Materials provided section start
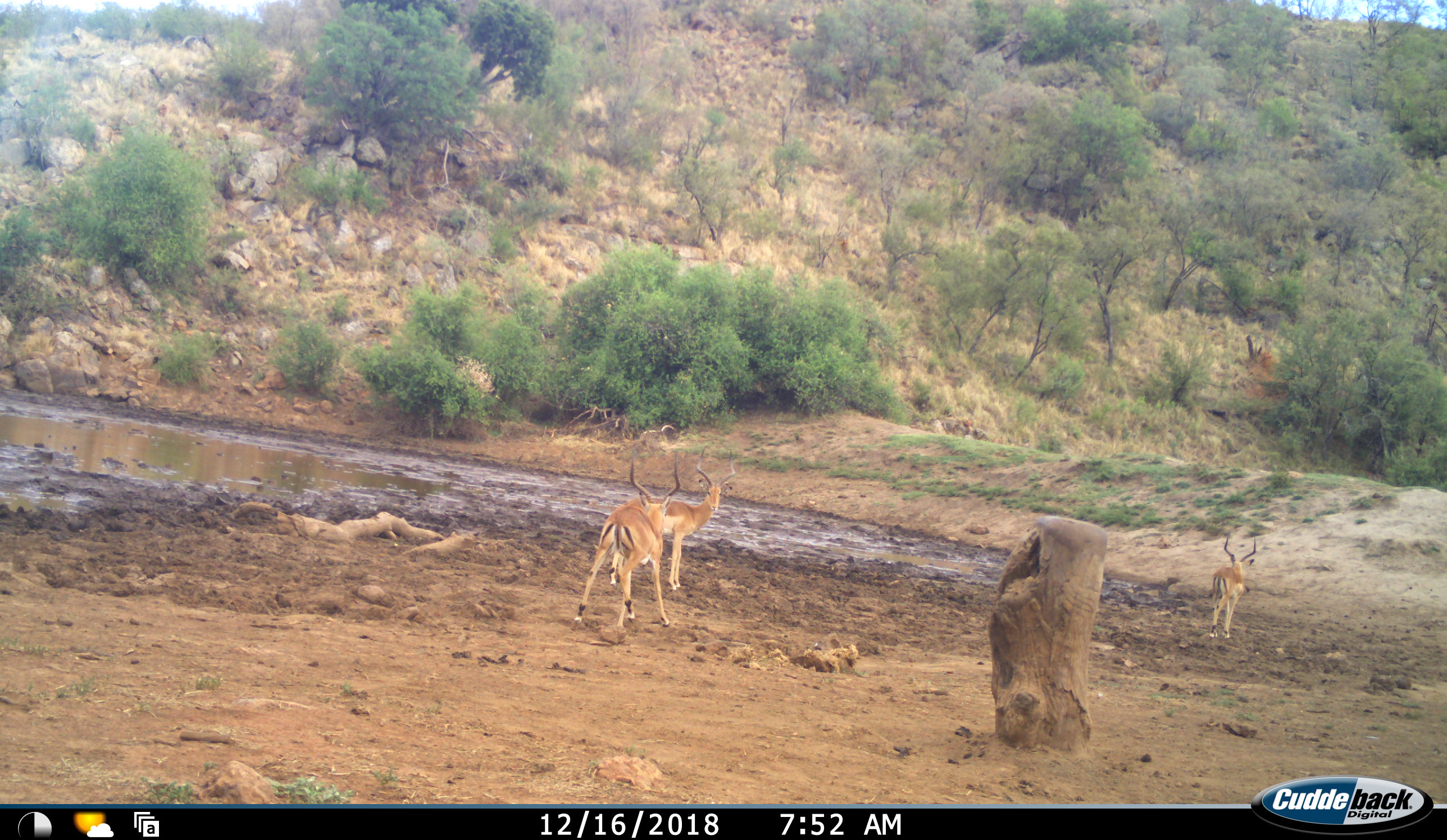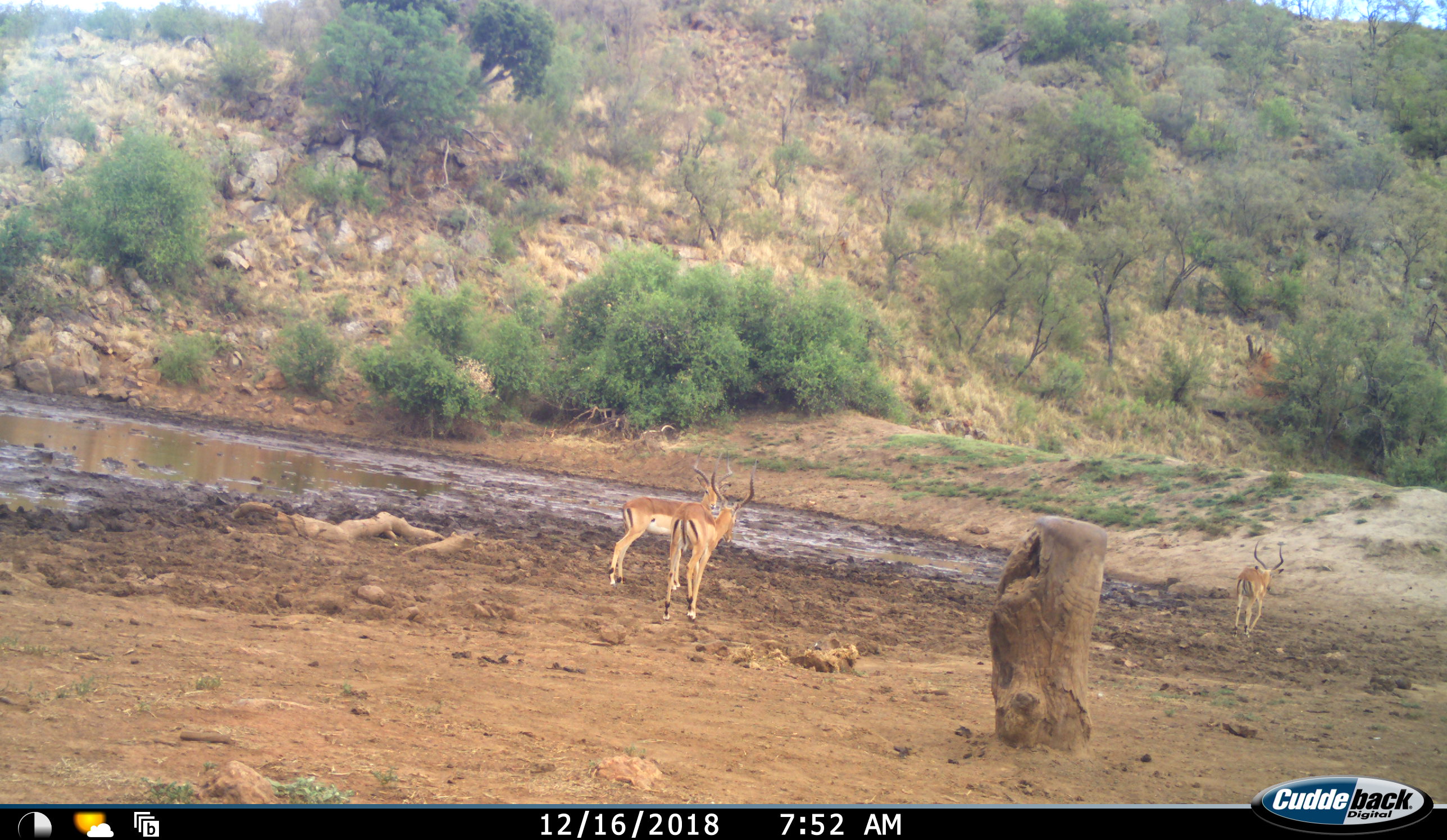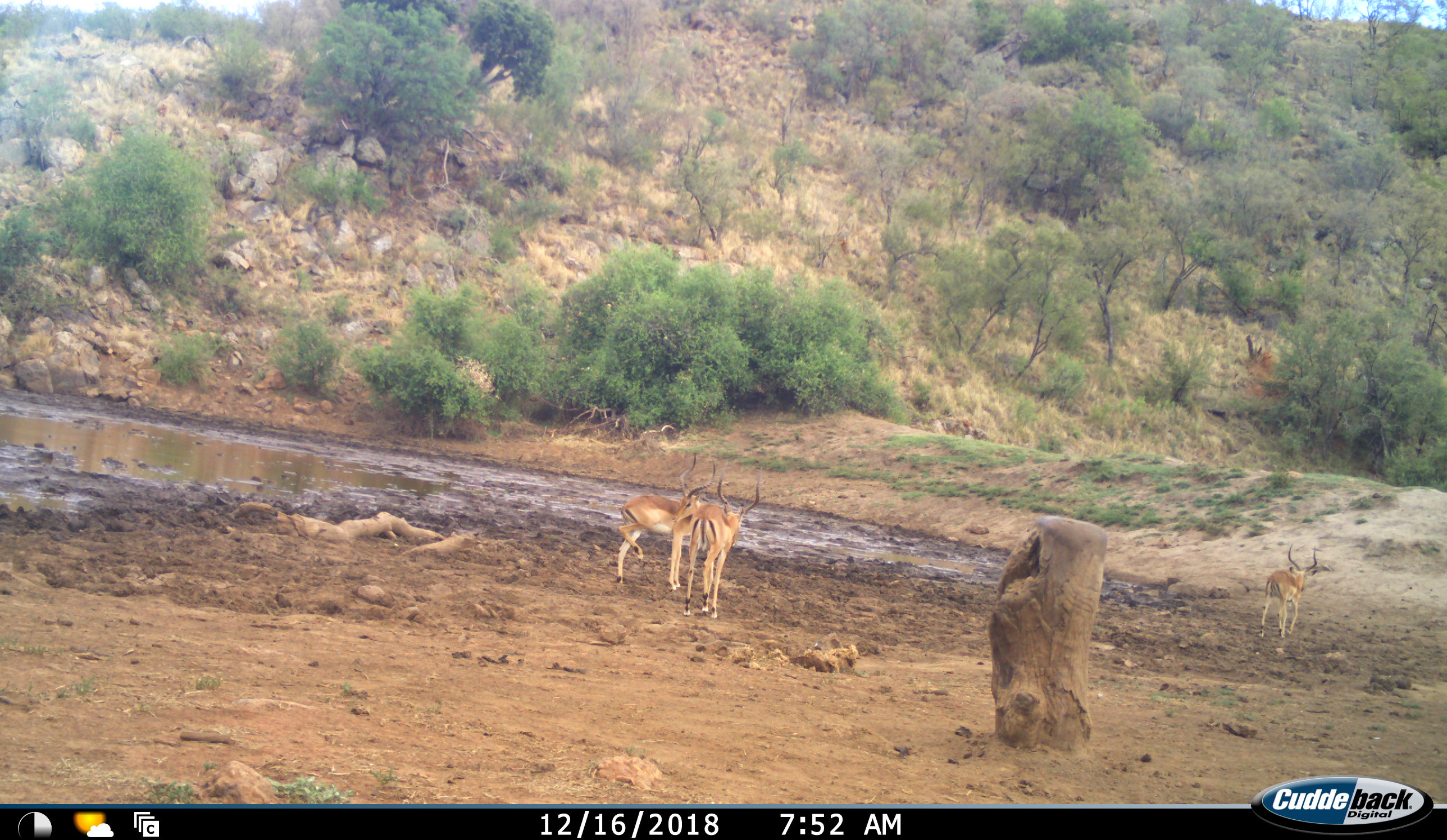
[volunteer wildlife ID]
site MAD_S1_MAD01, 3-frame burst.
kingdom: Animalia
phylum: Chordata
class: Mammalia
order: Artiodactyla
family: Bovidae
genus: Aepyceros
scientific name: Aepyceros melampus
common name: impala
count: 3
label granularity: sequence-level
Materials provided section end
## Your instructions
Please print exactly the lines of the entries above, beginning with the line that contains "class: Mammalia" and ending with the last line.

## Your response
class: Mammalia
order: Artiodactyla
family: Bovidae
genus: Aepyceros
scientific name: Aepyceros melampus
common name: impala
count: 3
label granularity: sequence-level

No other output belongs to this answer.